EXERCISE BRIEF ▸ Below are records; print only the lines from the line containing "Aanteekeningen Op Een" to the end, both included, reproduced exactly and without the pictures.

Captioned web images
####
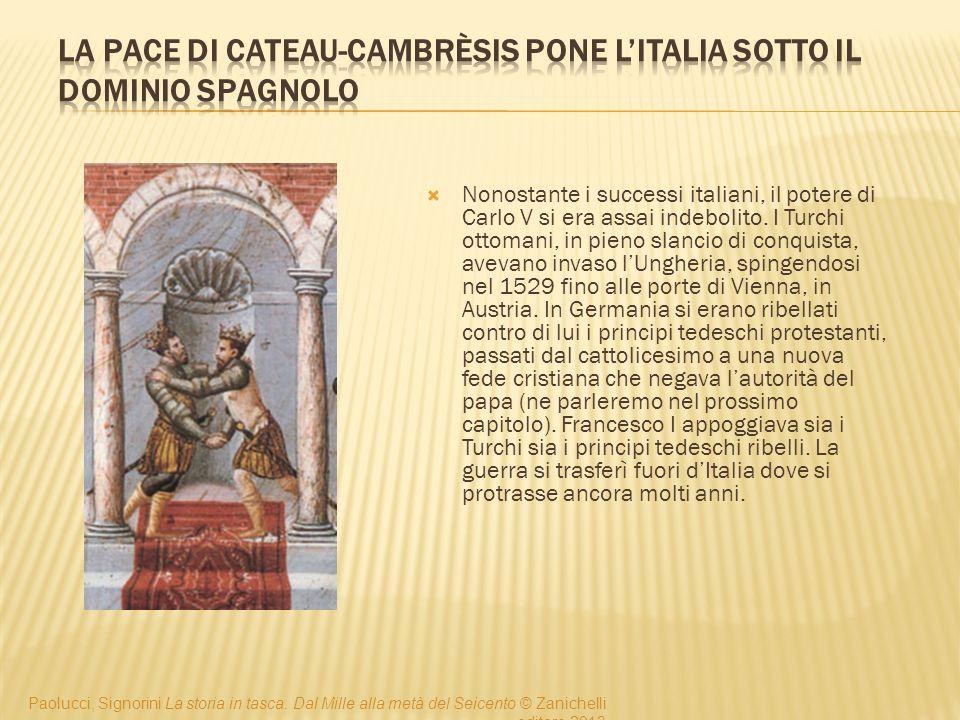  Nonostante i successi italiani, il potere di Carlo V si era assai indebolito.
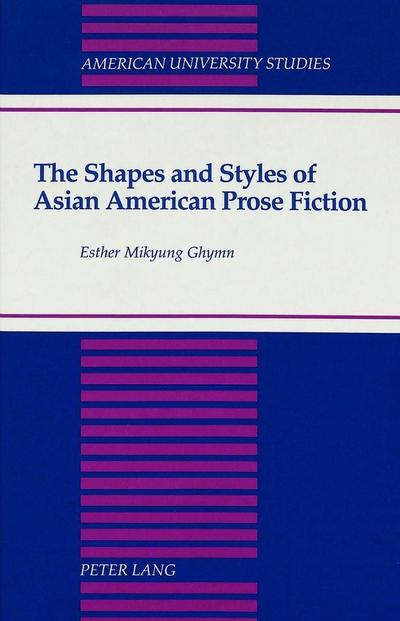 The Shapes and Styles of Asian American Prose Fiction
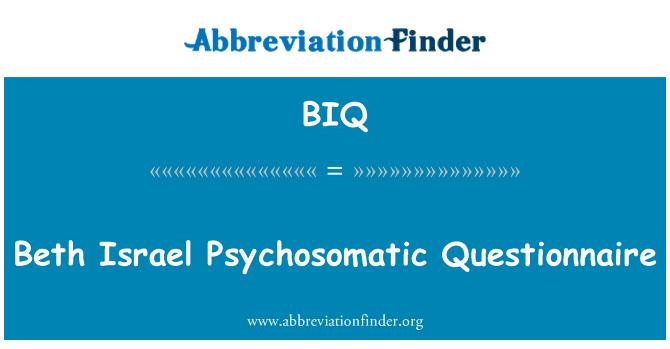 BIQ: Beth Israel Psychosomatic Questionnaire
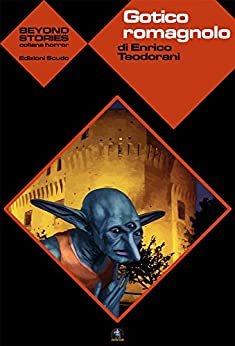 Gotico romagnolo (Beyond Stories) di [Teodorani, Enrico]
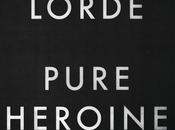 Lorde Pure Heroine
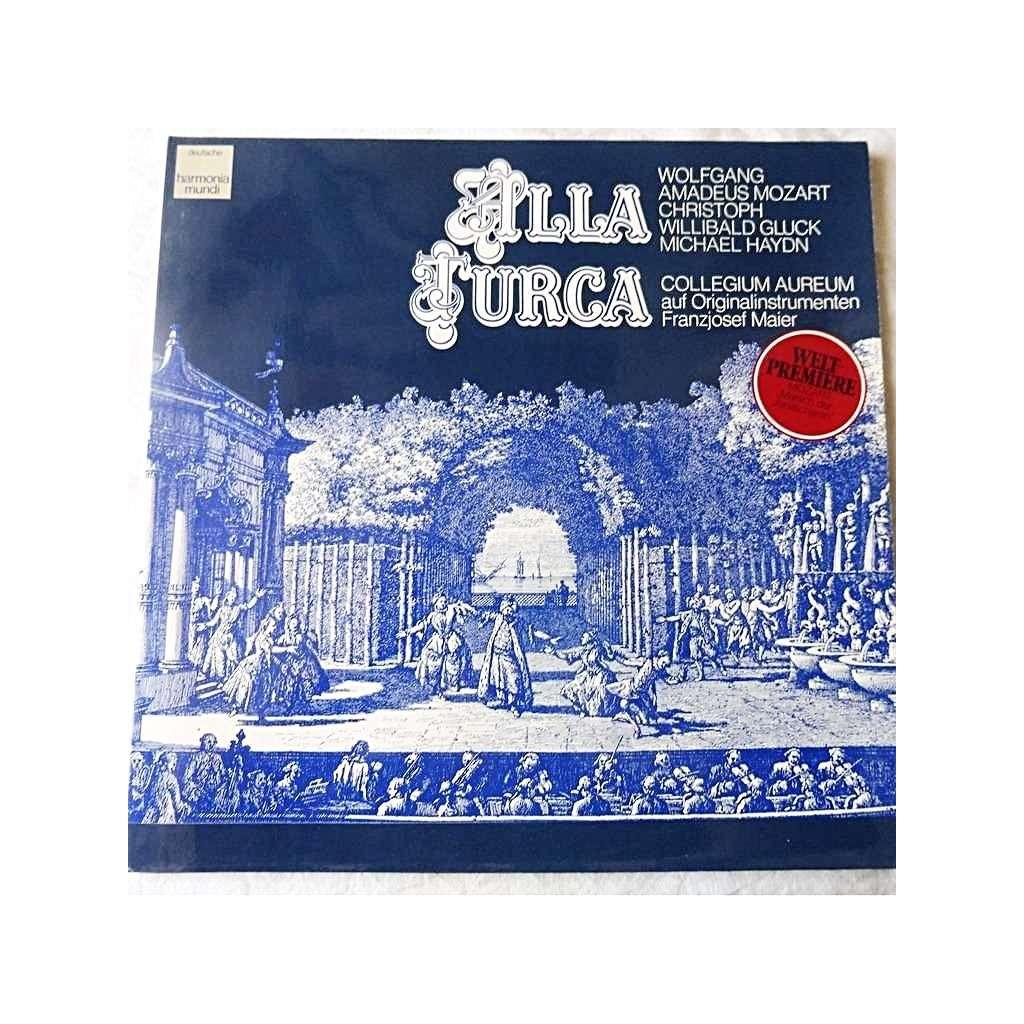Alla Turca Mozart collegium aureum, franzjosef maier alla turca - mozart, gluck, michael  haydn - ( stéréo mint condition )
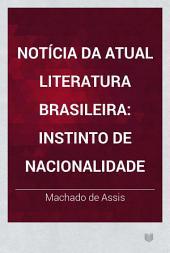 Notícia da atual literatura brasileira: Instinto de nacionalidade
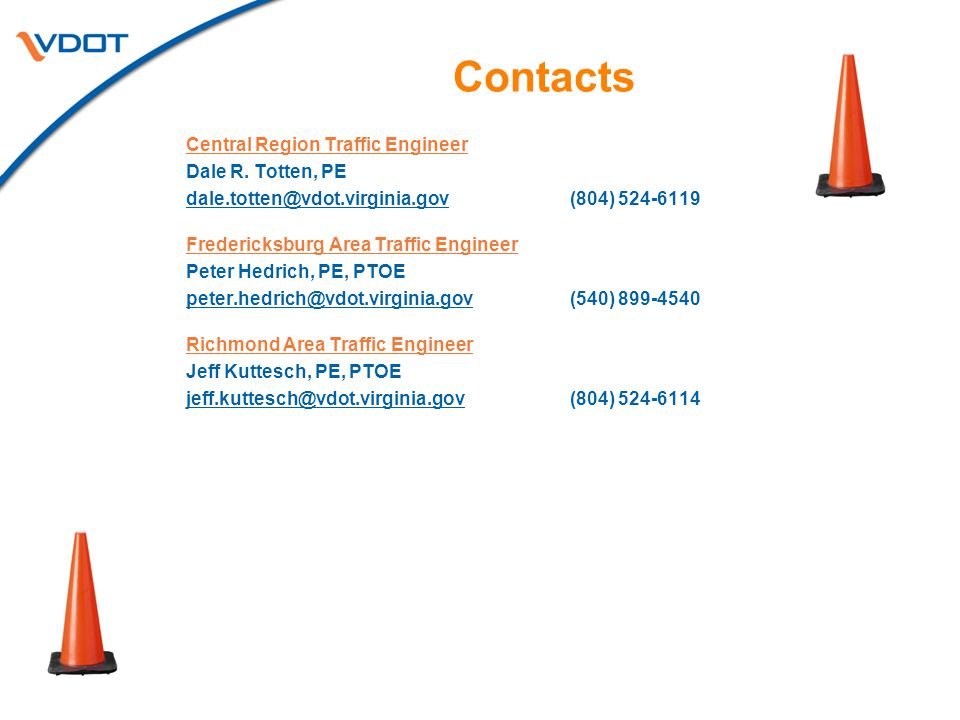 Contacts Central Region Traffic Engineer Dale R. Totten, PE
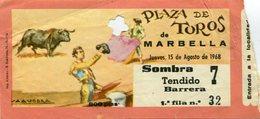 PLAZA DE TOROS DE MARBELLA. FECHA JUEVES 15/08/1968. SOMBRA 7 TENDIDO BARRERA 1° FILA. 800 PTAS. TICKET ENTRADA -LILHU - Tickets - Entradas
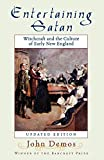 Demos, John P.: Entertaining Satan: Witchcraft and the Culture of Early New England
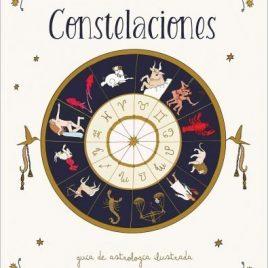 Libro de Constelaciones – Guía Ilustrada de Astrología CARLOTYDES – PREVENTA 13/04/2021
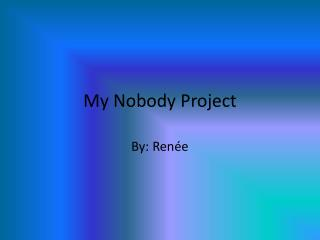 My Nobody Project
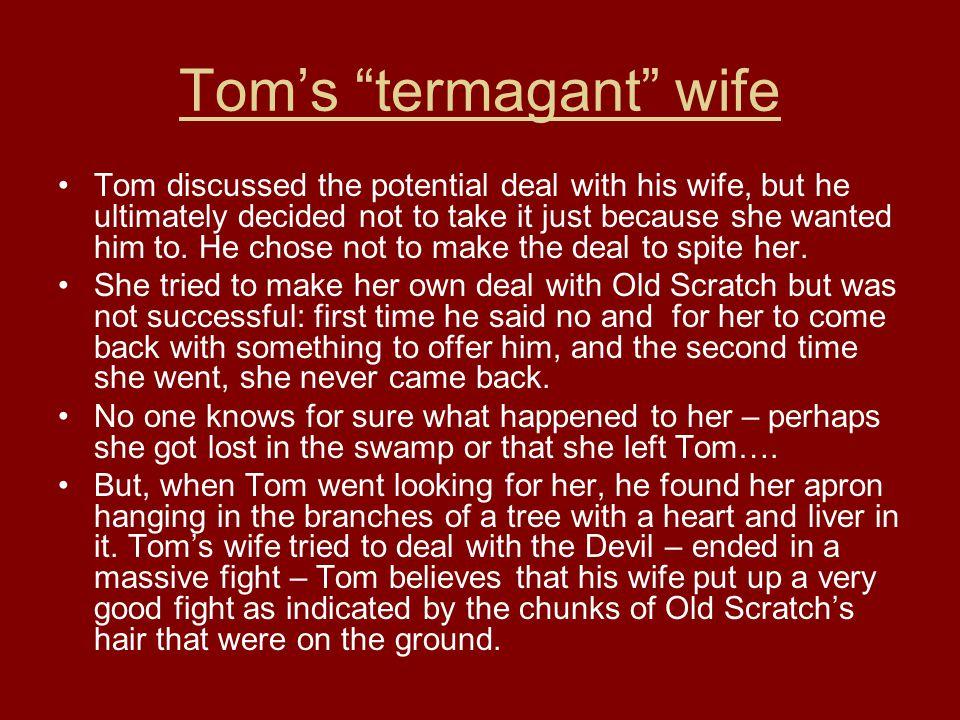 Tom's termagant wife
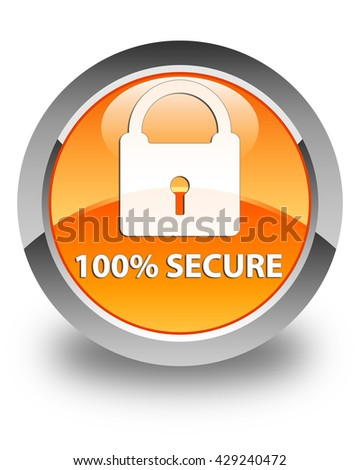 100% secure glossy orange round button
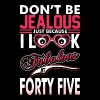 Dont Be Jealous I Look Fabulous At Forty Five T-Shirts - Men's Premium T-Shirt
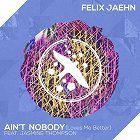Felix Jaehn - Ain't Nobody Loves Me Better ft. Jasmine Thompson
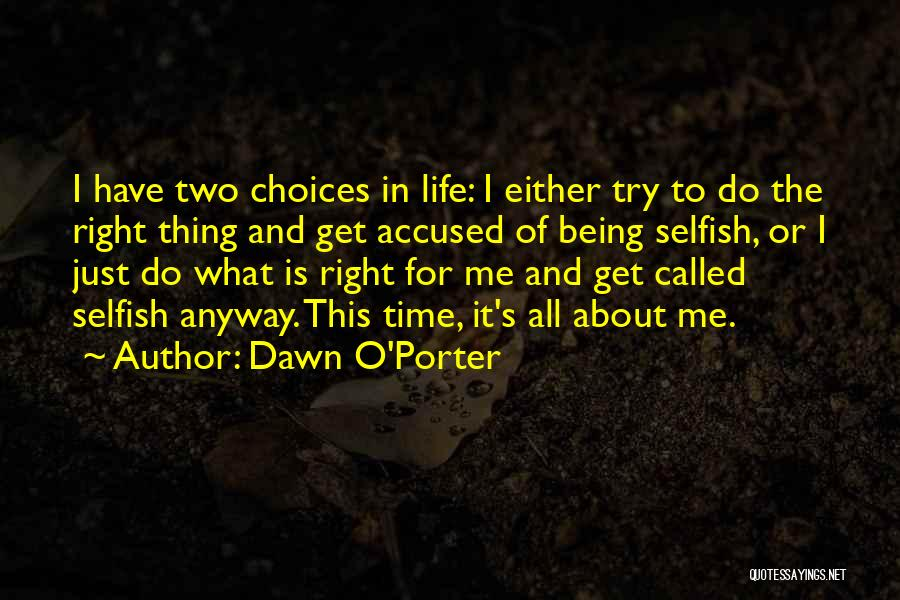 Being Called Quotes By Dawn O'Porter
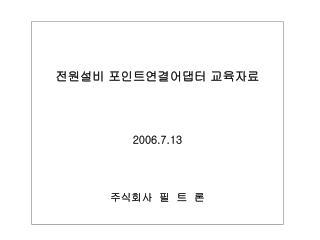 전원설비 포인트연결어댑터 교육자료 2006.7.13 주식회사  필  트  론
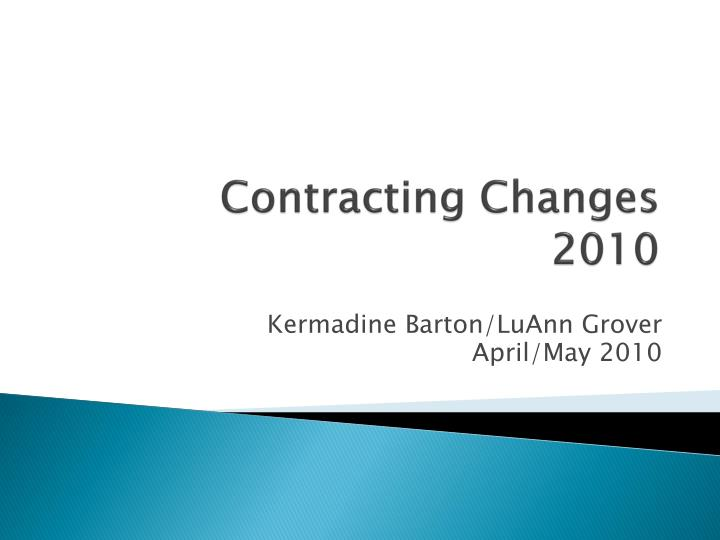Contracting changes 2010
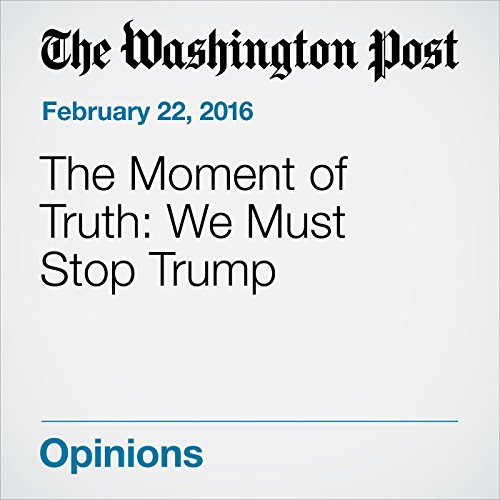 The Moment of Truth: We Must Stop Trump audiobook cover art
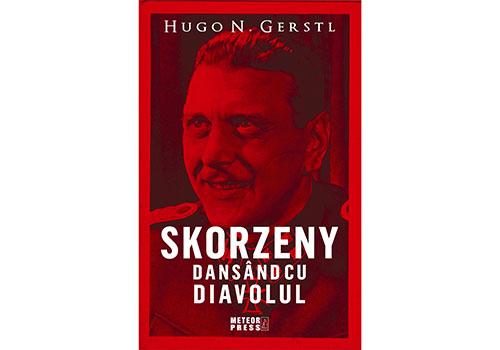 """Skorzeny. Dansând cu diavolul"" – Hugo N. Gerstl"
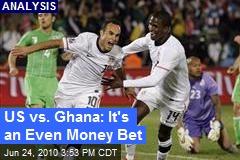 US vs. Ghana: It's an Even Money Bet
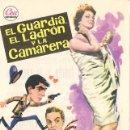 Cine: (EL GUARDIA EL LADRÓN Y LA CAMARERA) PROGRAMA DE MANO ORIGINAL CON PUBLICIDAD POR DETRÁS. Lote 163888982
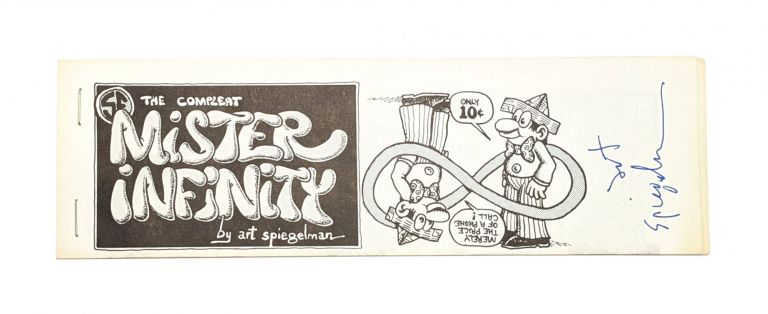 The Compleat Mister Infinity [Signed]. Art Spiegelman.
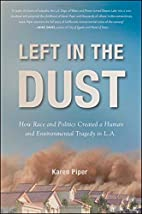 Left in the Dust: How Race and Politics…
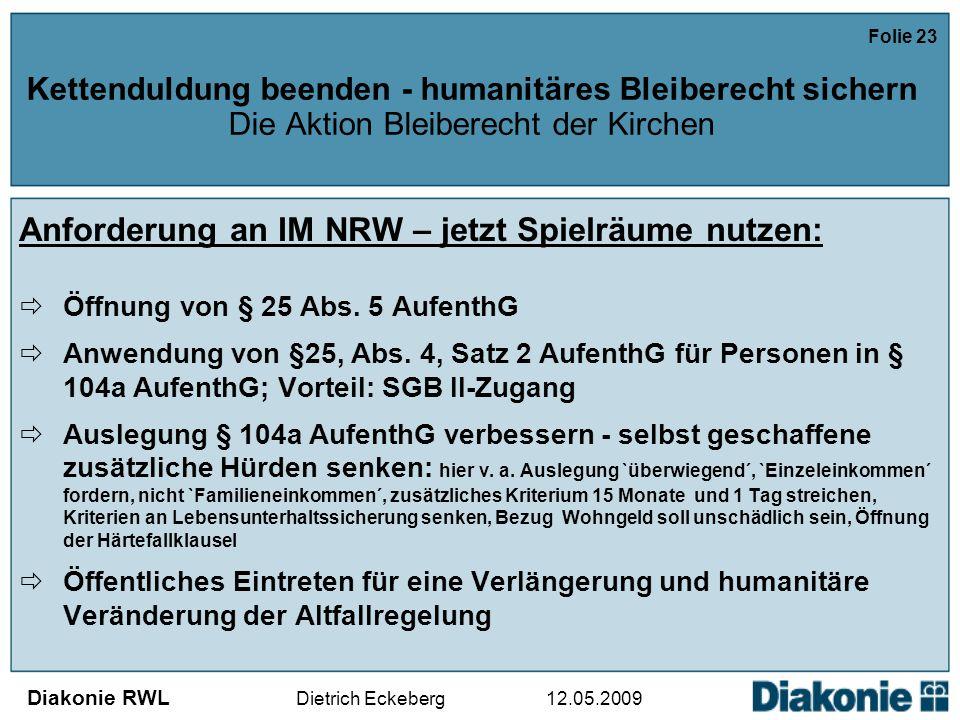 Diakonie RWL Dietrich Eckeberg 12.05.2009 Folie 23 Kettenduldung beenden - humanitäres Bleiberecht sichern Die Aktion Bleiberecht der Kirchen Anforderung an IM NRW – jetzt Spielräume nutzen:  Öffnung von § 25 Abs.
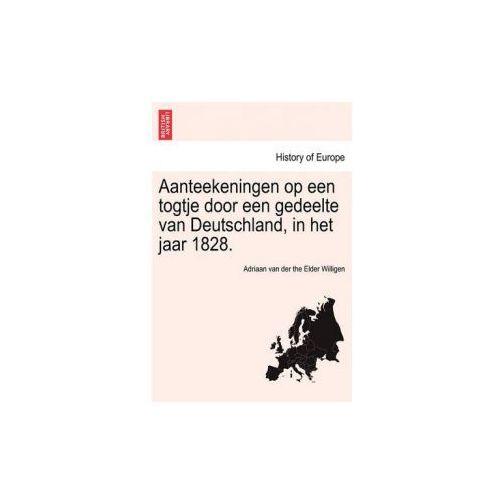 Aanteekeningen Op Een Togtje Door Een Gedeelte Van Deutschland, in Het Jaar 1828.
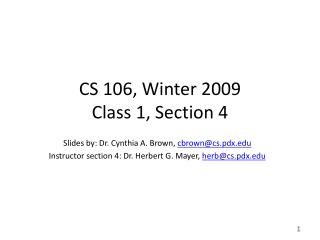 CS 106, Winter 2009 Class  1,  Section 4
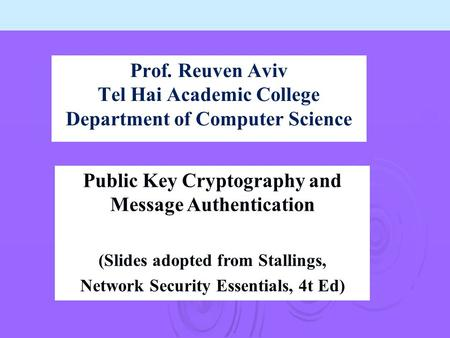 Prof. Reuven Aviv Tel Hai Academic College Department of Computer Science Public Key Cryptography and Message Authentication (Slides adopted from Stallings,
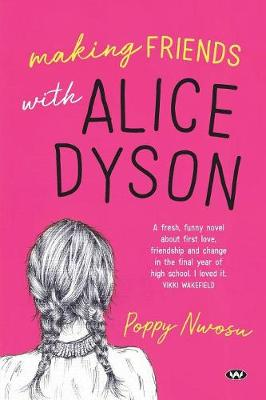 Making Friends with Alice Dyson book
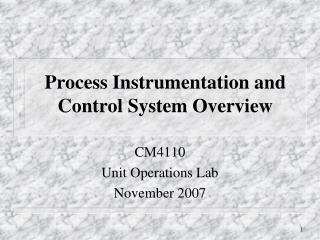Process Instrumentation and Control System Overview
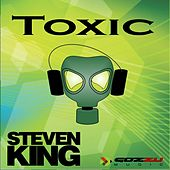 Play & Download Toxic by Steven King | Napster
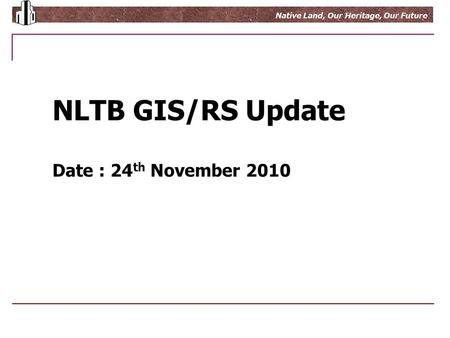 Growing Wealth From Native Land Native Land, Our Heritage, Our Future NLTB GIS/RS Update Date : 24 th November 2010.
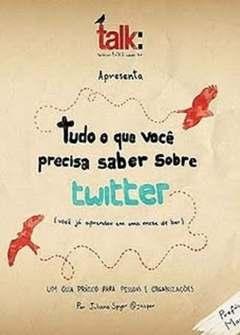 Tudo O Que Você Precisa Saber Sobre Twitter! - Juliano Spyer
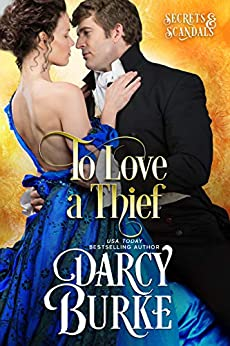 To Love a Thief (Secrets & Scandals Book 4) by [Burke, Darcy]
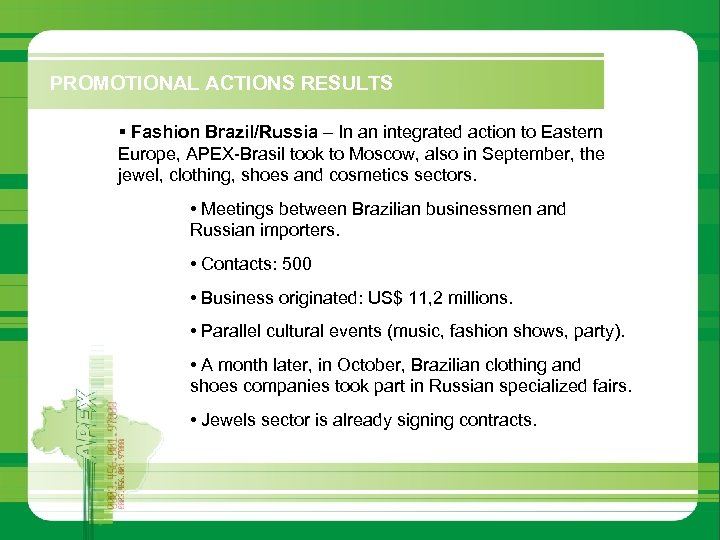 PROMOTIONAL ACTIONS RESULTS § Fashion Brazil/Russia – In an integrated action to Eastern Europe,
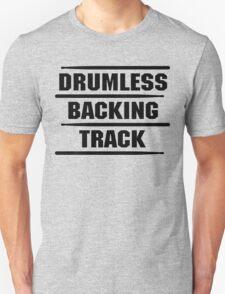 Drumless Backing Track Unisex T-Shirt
####
WORKED SOLUTION ▸
 Aanteekeningen Op Een Togtje Door Een Gedeelte Van Deutschland, in Het Jaar 1828.
 CS 106, Winter 2009 Class  1,  Section 4
 Prof. Reuven Aviv Tel Hai Academic College Department of Computer Science Public Key Cryptography and Message Authentication (Slides adopted from Stallings,
 Making Friends with Alice Dyson book
Process Instrumentation and Control System Overview
 Play & Download Toxic by Steven King | Napster
 Growing Wealth From Native Land Native Land, Our Heritage, Our Future NLTB GIS/RS Update Date : 24 th November 2010.
 Tudo O Que Você Precisa Saber Sobre Twitter! - Juliano Spyer
 To Love a Thief (Secrets & Scandals Book 4) by [Burke, Darcy]
 PROMOTIONAL ACTIONS RESULTS § Fashion Brazil/Russia – In an integrated action to Eastern Europe,
 Drumless Backing Track Unisex T-Shirt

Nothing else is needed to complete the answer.